Gather every line of the records below that contains the word "this" and copy each such line in full.

[Start Excerpted data]

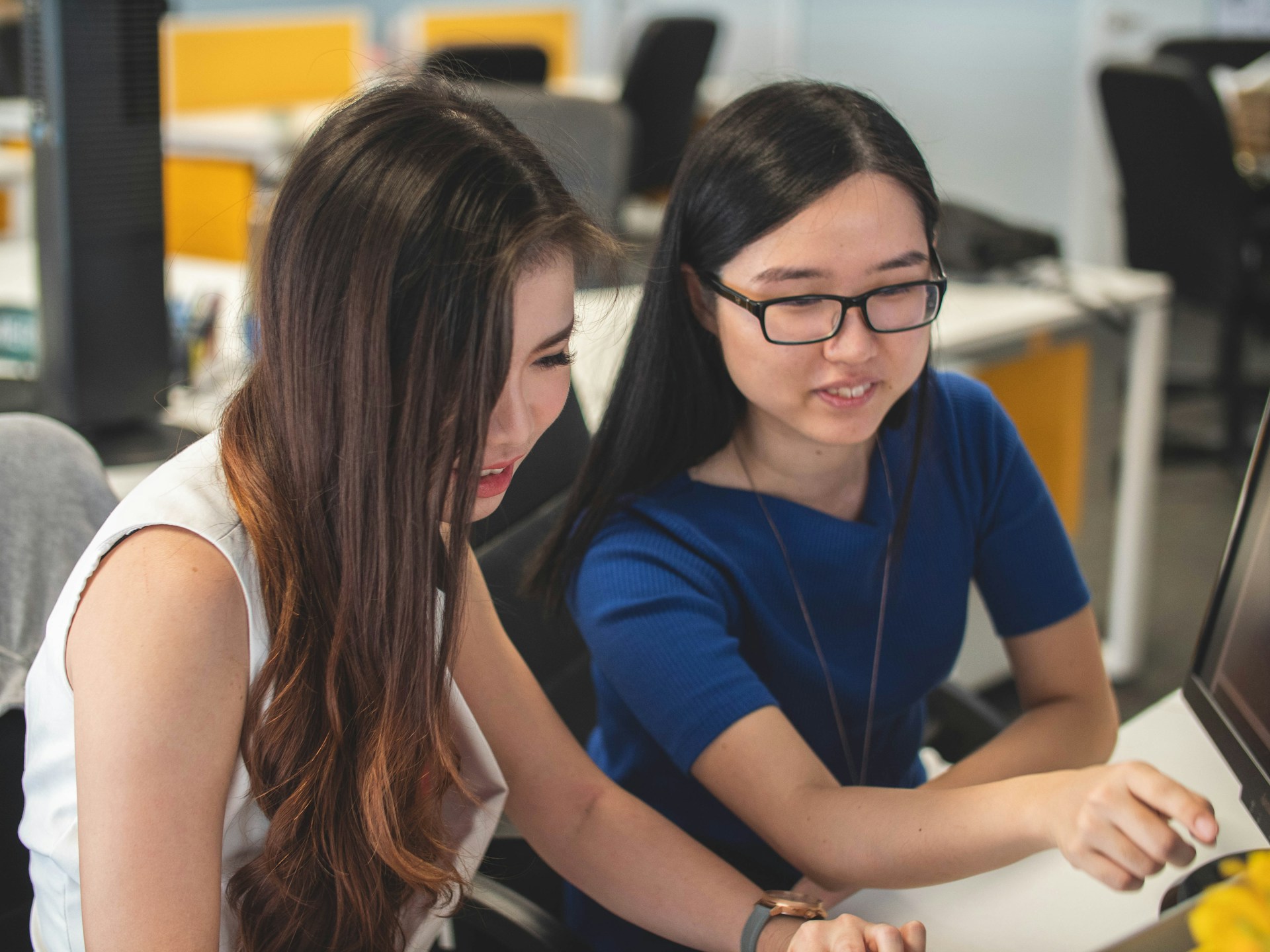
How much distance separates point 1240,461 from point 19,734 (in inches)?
138

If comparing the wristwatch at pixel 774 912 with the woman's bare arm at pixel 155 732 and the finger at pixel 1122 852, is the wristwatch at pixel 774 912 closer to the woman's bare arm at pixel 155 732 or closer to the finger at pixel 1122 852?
the finger at pixel 1122 852

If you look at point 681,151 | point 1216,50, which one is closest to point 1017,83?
point 1216,50

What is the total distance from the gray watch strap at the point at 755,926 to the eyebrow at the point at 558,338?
0.42 m

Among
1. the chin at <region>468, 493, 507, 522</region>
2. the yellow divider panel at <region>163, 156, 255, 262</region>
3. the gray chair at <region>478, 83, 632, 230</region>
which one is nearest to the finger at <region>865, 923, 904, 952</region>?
the chin at <region>468, 493, 507, 522</region>

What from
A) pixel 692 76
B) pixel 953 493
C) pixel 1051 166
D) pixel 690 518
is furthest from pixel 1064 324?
pixel 1051 166

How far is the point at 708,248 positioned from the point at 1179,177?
107 inches

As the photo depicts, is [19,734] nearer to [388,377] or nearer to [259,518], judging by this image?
[259,518]

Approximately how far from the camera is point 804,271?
1029 mm

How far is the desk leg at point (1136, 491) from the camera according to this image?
2.48 metres

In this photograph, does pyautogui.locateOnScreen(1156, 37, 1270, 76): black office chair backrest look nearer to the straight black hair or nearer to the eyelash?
the straight black hair

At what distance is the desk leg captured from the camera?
2480mm

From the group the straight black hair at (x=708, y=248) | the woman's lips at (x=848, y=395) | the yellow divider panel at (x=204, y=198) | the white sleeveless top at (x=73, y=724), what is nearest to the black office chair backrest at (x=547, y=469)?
the straight black hair at (x=708, y=248)

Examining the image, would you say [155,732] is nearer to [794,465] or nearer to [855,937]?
[855,937]

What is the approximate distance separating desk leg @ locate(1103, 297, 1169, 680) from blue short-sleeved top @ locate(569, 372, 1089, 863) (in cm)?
138
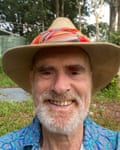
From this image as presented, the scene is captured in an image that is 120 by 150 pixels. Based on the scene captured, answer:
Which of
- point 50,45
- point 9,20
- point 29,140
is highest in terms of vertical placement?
point 50,45

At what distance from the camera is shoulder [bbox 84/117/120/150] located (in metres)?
2.09

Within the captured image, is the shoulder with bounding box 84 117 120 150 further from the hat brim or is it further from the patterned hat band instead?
the patterned hat band

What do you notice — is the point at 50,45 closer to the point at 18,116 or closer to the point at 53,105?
the point at 53,105

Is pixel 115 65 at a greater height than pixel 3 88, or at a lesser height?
greater

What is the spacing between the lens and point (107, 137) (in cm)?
212

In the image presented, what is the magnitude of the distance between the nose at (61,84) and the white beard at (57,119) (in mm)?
31

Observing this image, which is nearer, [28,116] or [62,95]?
[62,95]

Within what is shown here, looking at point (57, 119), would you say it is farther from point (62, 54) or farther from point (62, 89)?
point (62, 54)

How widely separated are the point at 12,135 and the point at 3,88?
34.1ft

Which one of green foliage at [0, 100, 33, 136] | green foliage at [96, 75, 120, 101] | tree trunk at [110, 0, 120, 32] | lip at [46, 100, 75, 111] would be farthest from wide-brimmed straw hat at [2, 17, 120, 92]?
tree trunk at [110, 0, 120, 32]

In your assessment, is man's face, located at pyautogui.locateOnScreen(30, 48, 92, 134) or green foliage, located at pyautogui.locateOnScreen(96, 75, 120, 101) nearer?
man's face, located at pyautogui.locateOnScreen(30, 48, 92, 134)

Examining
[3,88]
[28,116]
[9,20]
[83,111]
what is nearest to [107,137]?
[83,111]

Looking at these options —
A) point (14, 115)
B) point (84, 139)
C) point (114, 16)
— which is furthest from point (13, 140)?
point (114, 16)

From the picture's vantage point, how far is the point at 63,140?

[End Excerpted data]

### Right answer:
As the photo depicts, is [19,734] nearer to [388,377] or nearer to [259,518], judging by this image?
How far is the desk leg at point (1136, 491) from the camera according to this image?
In this photograph, does pyautogui.locateOnScreen(1156, 37, 1270, 76): black office chair backrest look nearer to the straight black hair or nearer to the eyelash?
From this image as presented, the scene is captured in an image that is 120 by 150 pixels. Based on the scene captured, answer:
Observing this image, which is nearer, [28,116] or [62,95]?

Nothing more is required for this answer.